WHAT TO WORK ON: Copy the items below, substituting "bough" for each "tree branch" and keeping every other word the same. Leave the pictures out of your copy.

** Start RECORDS PROVIDED **

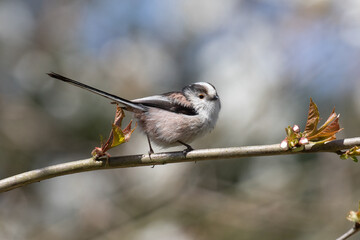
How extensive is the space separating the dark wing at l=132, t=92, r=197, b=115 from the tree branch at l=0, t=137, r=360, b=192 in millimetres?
1418

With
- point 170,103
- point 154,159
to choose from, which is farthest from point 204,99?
point 154,159

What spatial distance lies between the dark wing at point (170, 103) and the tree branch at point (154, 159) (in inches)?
55.8

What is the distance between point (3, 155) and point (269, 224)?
3.96 m

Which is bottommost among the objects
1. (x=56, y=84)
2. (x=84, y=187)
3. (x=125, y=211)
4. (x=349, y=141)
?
(x=349, y=141)

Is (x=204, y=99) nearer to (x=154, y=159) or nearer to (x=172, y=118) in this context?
(x=172, y=118)

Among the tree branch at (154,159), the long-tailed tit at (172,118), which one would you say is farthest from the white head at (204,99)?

** End RECORDS PROVIDED **

ANSWER TO THIS PROBLEM:
How extensive is the space separating the dark wing at l=132, t=92, r=197, b=115 from the bough at l=0, t=137, r=360, b=192 in millimetres?
1418

With
- point 170,103
- point 154,159
to choose from, which is farthest from point 204,99?
point 154,159

What spatial distance lies between the dark wing at point (170, 103) and the bough at point (154, 159) (in inches)?
55.8

What is the distance between point (3, 155) and point (269, 224)?
3.96 m

Which is bottommost among the objects
1. (x=56, y=84)
2. (x=84, y=187)
3. (x=125, y=211)
4. (x=349, y=141)
?
(x=349, y=141)

Is (x=204, y=99) nearer to (x=154, y=159) or nearer to (x=172, y=118) in this context?
(x=172, y=118)

Among the bough at (154,159), the long-tailed tit at (172,118), which one would you say is farthest from the white head at (204,99)?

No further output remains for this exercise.